(Selected text begins)
Notice that each node contains two bytes: one piece of data that we care about (the actual number like 1), and one piece of metadata (the address of the next node in memory, like 0x456).
A pointer is indeed how programmers refer to these values insofar as they’re pointing from one location to another.
As for the second byte in the last node, technically we don’t really need it because there’s no fourth value yet. But to keep this data structure standardized such that each of these chunks of memory are the same, we should at least allocate that second byte even if we don’t plan to use it. By convention, we’re just going to make it all zeros, which we’ll represent with the value 0x0 or null. It’s a terminus in that path. That’s it. There’s no more values in this list.
It’s conventional to abstract the specific addresses away and simply indicate that this linked list has an address that is the address of the very first byte. At the end of the day, all we really care about is that we’ve constructed a list of values, irrespective of the specific and uninteresting addresses at which those values live.

Notice how we draw it with arrows pointing from one value to another to indicate visually that this is a linked list of values, each of which we conventionally call a node.
What’s the upside here? Among the advantages of linked lists is that we’re no longer bound by the simple but nonetheless constraint of arrays whereby your values must be, by definition, back to back in memory. That was limiting insofar as there might not be available space right next to the array in memory.
In the world of linked lists, if you wanted to insert the number four, you could plop it anywhere. It doesn’t really matter because you could pictorially draw another arrow from the three to that new value. Or more specifically, you could change that null byte, 0x0, to be simply the address of that fourth additional value wherever it is in memory.
Linked lists offer this dynamism where you can grow them, and you could even shrink them, without having to impact all of the existing values by copying them from one place to another.
But there might very well be a downside. That again is thematic in computing, such that any time you get a win, you’re going to have to take a loss somewhere else. There’s going to be a trade-off that often involves time or space.
Consider what the efficiency is of inserting a new value into a linked list. Here is the beginning of a linked list, and it’s initially empty because it’s not pointing at or storing the address of any actual nodes of value.
(Selected text ends)
Questions on the material:
(a) In the linked list text, what value goes in the unused second byte of the last node?
(b) Continue the linked list text from the point where it stops.
(Dataset content begins)
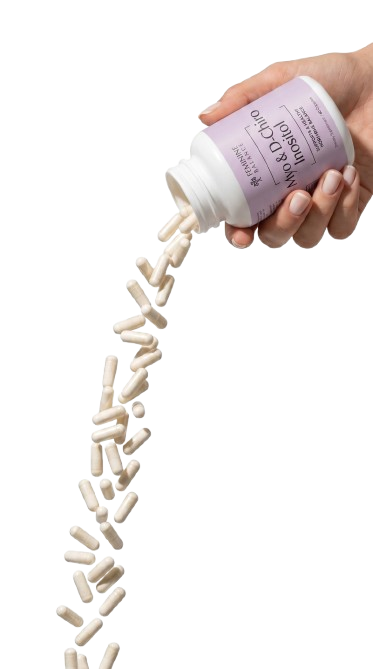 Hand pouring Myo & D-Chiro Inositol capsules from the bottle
(Dataset content ends)
(Dataset content begins)
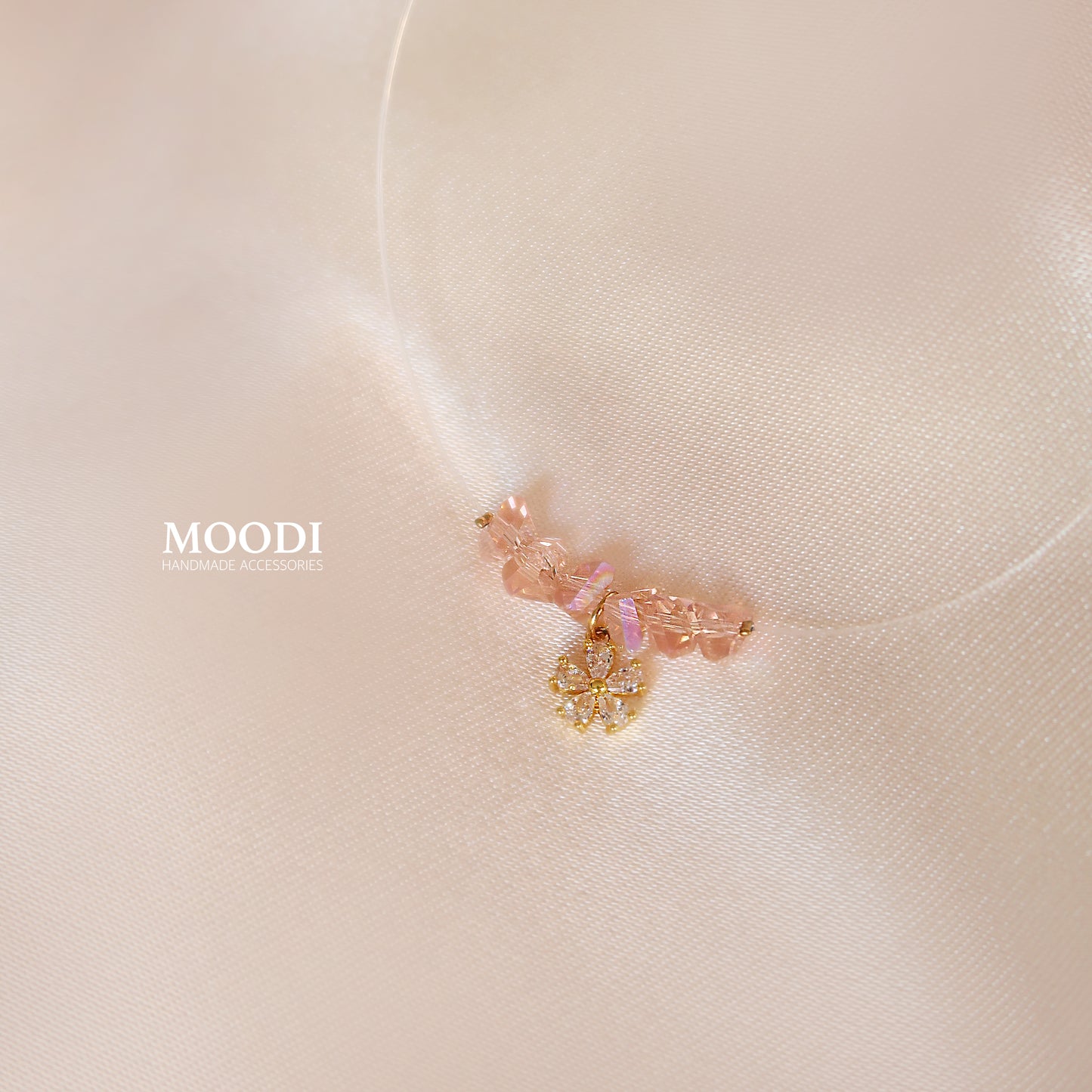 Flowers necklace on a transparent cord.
(Dataset content ends)
Answer list:
(a) All zeros, represented as 0x0 or null.

(b)
The simplest way to insert a new value into this list is to just squeeze it into the beginning. We could put the first value there. We could then put a second value right before it.
Notice the one has not moved. We’ve just added the two wherever we can, and updated the arrows.
Notice what has happened. If we care about maintaining these elements in sorted order, say in increasing order (one, two, three), we’ve accidentally built this linked list in reverse order by prepending.
However, it’s pretty darn efficient to do the insertion itself. All we have to do to insert a new node is find some space for it, point it at the existing list, and then point this box at the new node. That’s going to take what? Three steps, give or take. But that’s constant time, which is generally good because it doesn’t matter how many nodes are already in the list.
The downside is that they’re ending up in some random, and in this case, reverse order because we’re not inserting them deliberately in sorted order.
What if we insert nodes at the end of the list to maintain sorted order? The running time of that algorithm is actually going to be worse. Because to find the end of the list, I have to traverse the list, traverse the list, traverse the list every time I insert a new node. That would be \(O(n)\), linear time.
Moreover, with a linked list, if you wanted to search for some value, you can’t use binary search, whereby you go to the middle and then the middle of the middle. Even though you and I have this bird’s-eye view and can ballpark where the middle is, you don’t know how to get to the middle unless you start at the beginning of the list and count all of the elements therein.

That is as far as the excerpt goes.